Initially, I had structured a two-innings match, like the way it is in Test cricket. But then I realised that two innings wouldn’t hold the audience’s attention. Research told us that in 1893, a Test match had two innings. The only way I could tweak it was by making the three wise British officials set the rules. They decided that it would be a one-inning-a-side match… and then no questions were asked after that! (Laughs)

You faced casting issues, no producer was willing to back Lagaan till Aamir Khan stepped in to produce it on debut. At any point, despite your confidence in the script, did you feel that the film may not get made?

I had that feeling almost every day! (Laughs) Especially after Aamir had rejected it.

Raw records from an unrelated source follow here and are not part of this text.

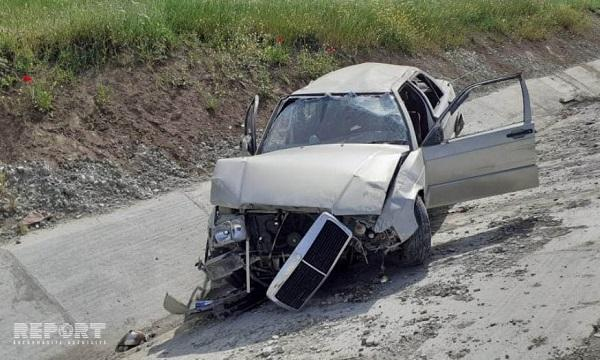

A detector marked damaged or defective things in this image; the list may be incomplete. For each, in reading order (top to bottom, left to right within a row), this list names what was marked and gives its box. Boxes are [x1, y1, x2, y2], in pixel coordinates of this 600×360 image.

broken headlight [212, 214, 247, 248]
crumpled hood [209, 143, 410, 215]
detached front grille [268, 212, 352, 310]
damaged sedan [164, 63, 540, 316]
wrecked car [165, 63, 540, 316]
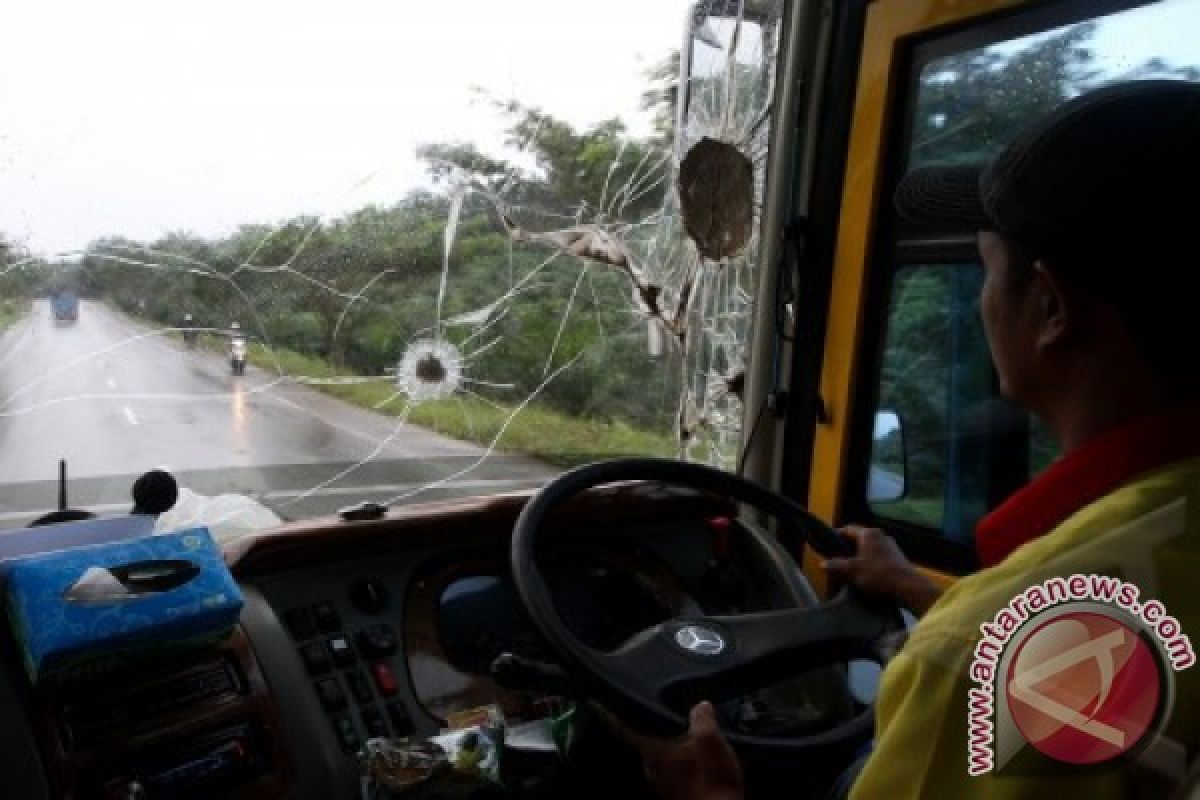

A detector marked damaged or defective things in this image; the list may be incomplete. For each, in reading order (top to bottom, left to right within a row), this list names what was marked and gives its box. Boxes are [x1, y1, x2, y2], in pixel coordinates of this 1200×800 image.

shattered glass pattern [0, 1, 780, 532]
cracked windshield [0, 1, 780, 536]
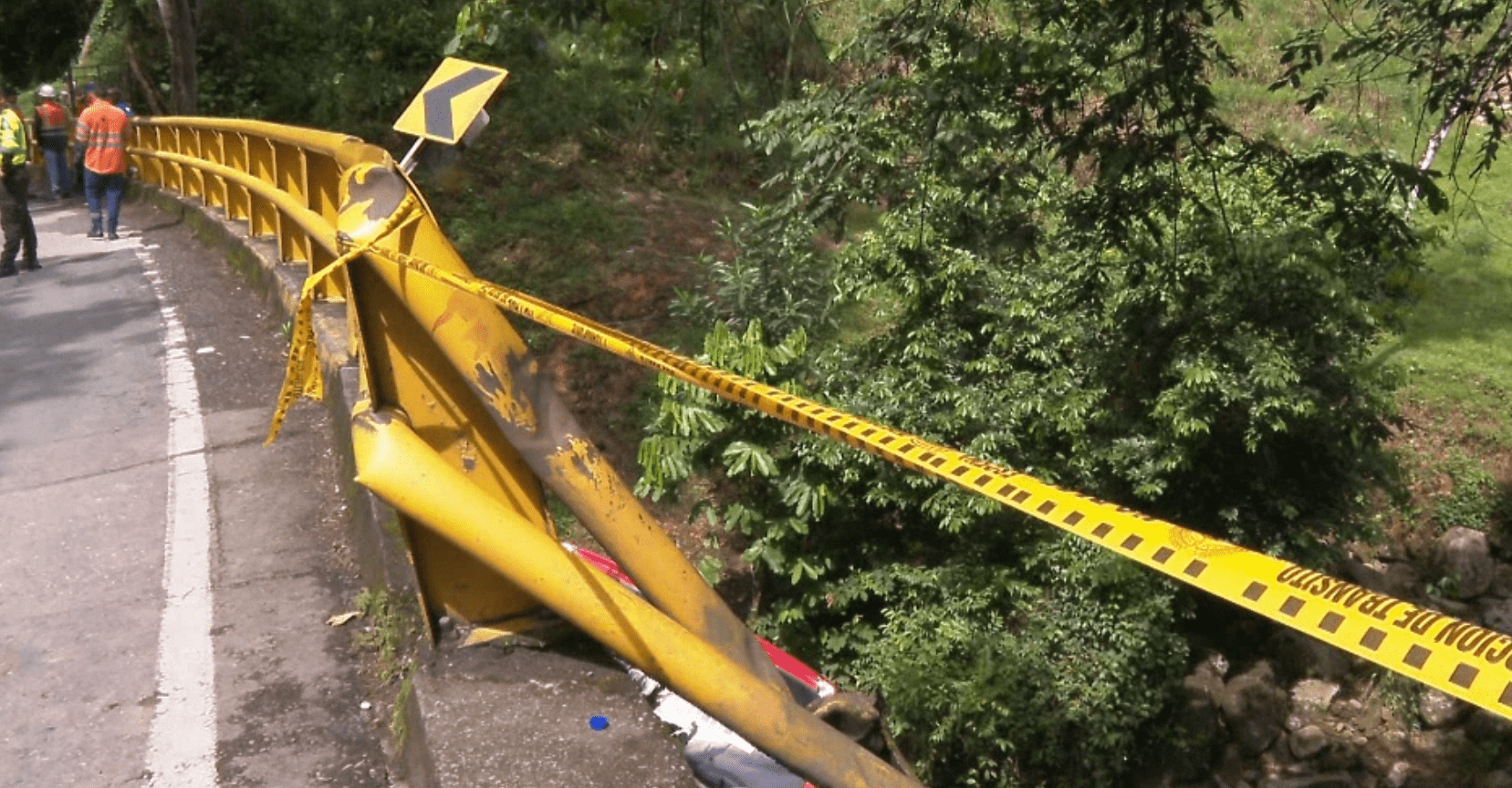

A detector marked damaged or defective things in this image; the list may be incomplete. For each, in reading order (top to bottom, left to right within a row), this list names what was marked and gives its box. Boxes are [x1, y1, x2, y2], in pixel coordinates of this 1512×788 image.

broken railing section [130, 120, 916, 788]
damaged yellow guardrail [130, 109, 1511, 788]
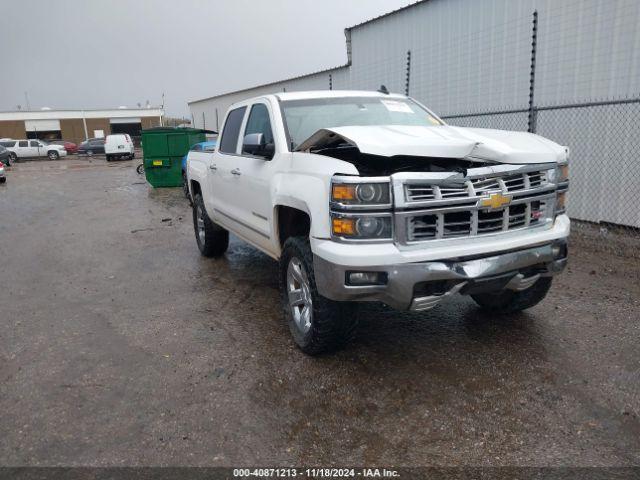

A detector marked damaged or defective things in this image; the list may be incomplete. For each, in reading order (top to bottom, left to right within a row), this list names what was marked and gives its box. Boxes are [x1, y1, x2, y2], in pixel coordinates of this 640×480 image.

front end damage [298, 124, 568, 312]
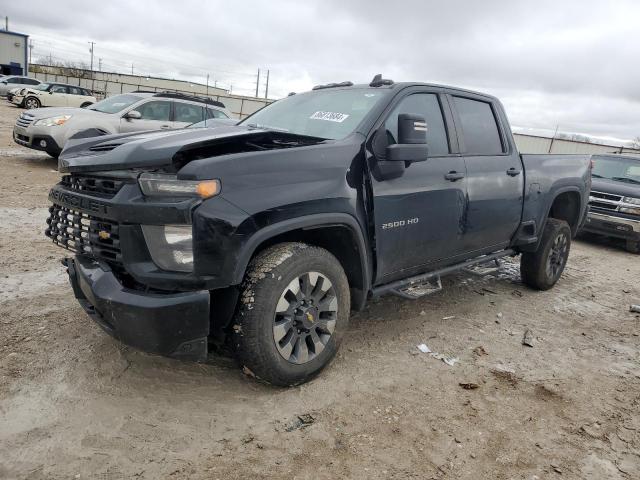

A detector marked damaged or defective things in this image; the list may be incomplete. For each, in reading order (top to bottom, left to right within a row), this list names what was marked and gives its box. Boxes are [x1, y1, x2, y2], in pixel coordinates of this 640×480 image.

crumpled hood [57, 124, 270, 173]
damaged front bumper [64, 255, 210, 360]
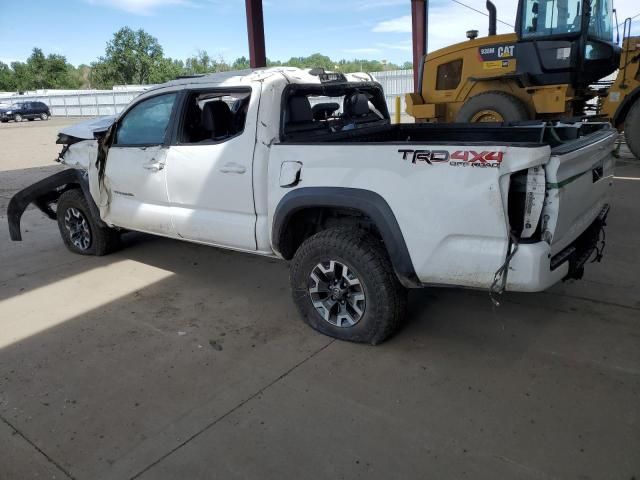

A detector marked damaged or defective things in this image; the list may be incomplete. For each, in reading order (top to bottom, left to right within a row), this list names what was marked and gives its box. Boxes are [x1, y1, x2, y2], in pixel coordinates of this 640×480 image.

crumpled fender [6, 170, 104, 244]
damaged pickup truck [7, 68, 616, 344]
exposed wheel well [278, 205, 382, 258]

But I was not someone who was going to keep the script away and say, ‘Let me write something else’. I had already decided, ‘This is what I want to make my comeback with as a film-maker’. Somewhere, that resolve of sticking with it really paid off.

Did the overwhelming reception of the film catch you by surprise?

We weren’t overconfident that the audience would love the film… we were hoping for it, of course. When the climax happens, the sixer is hit and all of that… in our minds, we knew that we had achieved the script on screen. Now it was the question of whether the audience would like it, and to what extent. The initial appreciation brought in relief… we felt, ‘Okay, the film is a hit’. But that it will do so well, that it would cross over, it would go to the Oscars, it will win so many awards… and that even now you and I would be chatting about it, I never thought that would happen! (Laughs)

For us, Lagaan is a perfect film. Looking back, is there anything you would want to change or at least tweak?

No, no, nothing at all. It’s lovely the way it is. If I had to make Lagaan again today, I would do it the same way. (smiles).

You’ve made some equally noteworthy films after that. But is Lagaan the film that people still talk to you about the most?

Ah, yes! The generation that saw the film in the theatres still swear that they never had such an experience for any film, before or after. The interactivity of the audience with the film, especially in the climax, was so huge that people went back to theatres just to experience that again. This is the first cricket match in the history of cricket where the end is already known, but still you are tense, you want to experience the match and you keep saying, ‘We are going to win! We are going to win’!

You just said that if you had to make Lagaan today, you would make it exactly the same way. But isn’t a film like Lagaan a once-in-a-lifetime event?

Absolutely yes! It is. You cannot recreate it again and again. Blessed are those people and those teams who can do it over and over again. But I think for us, the coming together of so many creative minds, the actors, all of that, is special. We are still being liked after 20 years. After Lagaan, none of us have got a film that we can talk about that has stood the test of time in this way.